## TEXTO FORNECIDO
──────────────────────────────
12 de junho de 2010

Heinrich Kramer e James Sprenger - O martelo das feiticeiras


KRAMER, Heinrich; SPRENGER, James. O martelo das feiticeiras. 20ª ed. Rio de Janeiro: Record: Rosa dos Tempos, 2009.

Estudado por historiadores, antropólogos e até mesmo psiquiatras, o Malleus Maleficarum configura-se como uma obra que, embora seja vista por muitos como praticamente uma aberração, é fundamental para entender o pensamento do início da Idade Moderna em relação às praticas mágicas, demonologia e até mesmo nuances do comportamento humano. Diferentes análises podem ser feitas acerca deste livro.
É irônico, tanto quanto trágico, que este polêmico livro, que é uma das páginas mais sangrentas e terríveis do cristianismo e que é tido como um estandarte da intolerância e fanatismo religioso, tenha sido escrito durante o esplendor do Renascimento. Escrito pelos dominicanos James Sprenger e Heinrich Kramer, o Malleus Maleficarum se tornou mais do que um simples livro; tornou-se a bíblia do inquisidor, seu livro de cabeceira, ao lado de obras como o infame Directorum Inquisitorum, escrito pelo também dominicano Nicolau Eymerich em 1376 e revisto por Francisco de La Peña em 1578. Vale citar que este serviu de grande inspiração para o Martelo das Feiticeiras. Algumas semelhanças são visíveis, e Francisco de La Peña lamenta que autores como Sprenger não tenham feito referência ao manual de Eymerich.

Diferentes óticas são lançadas ao Malleus Maleficarum até os dias atuais. Certamente, as questões mais abordadas em relação ao livro são a misoginia visível dos autores – ao ponto da obra ser considerada por muitos, e como escrito atrás da edição resenhada, como “o mais importante livro jamais escrito sobre o feminismo” – e o levante de questões acerca de uma histeria coletiva; hipótese esta levantada por autores do mundo todo em relação à caça às bruxas na Europa moderna.
──────────────────────────────
## INFORMAÇÕES EXTRAÍDAS

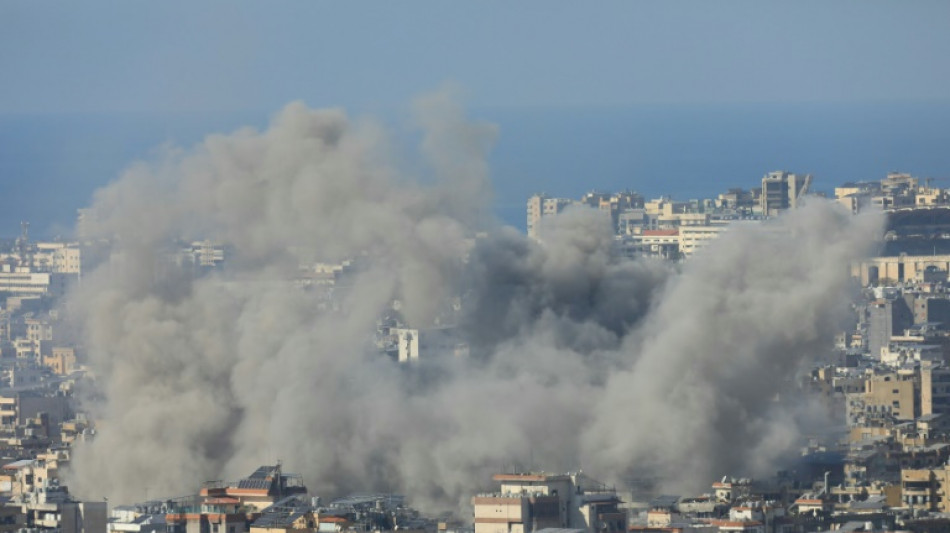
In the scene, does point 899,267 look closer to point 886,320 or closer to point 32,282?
point 886,320

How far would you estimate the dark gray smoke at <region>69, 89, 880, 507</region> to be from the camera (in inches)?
2055

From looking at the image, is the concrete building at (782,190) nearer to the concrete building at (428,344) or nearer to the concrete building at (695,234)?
the concrete building at (695,234)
──────────────────────────────
## TAREFAS A REALIZAR
1/ De acordo com o texto fornecido, em que ano Nicolau Eymerich escreveu o Directorum Inquisitorum?
2/ Reescreva em forma de lista o parágrafo do texto fornecido que começa com "É irônico, tanto quanto trágico", mantendo os fatos principais.
3/ Liste todas as pessoas mencionadas pelo nome no texto fornecido.

## PROBLEMAS RESOLVIDOS
1/ Em 1376.

2/
- O livro é tido como uma das páginas mais sangrentas e terríveis do cristianismo e como estandarte da intolerância e do fanatismo religioso. É irônico e trágico que tenha sido escrito durante o esplendor do Renascimento.
- Seus autores são os dominicanos James Sprenger e Heinrich Kramer.
- O Malleus Maleficarum tornou-se a bíblia e o livro de cabeceira do inquisidor, ao lado do Directorum Inquisitorum.
- O Directorum Inquisitorum foi escrito pelo dominicano Nicolau Eymerich em 1376 e revisto por Francisco de La Peña em 1578.
- Essa obra serviu de grande inspiração para o Martelo das Feiticeiras, e há semelhanças visíveis entre os dois.
- Francisco de La Peña lamenta que autores como Sprenger não tenham feito referência ao manual de Eymerich.

3/
- Heinrich Kramer
- James Sprenger
- Nicolau Eymerich
- Francisco de La Peña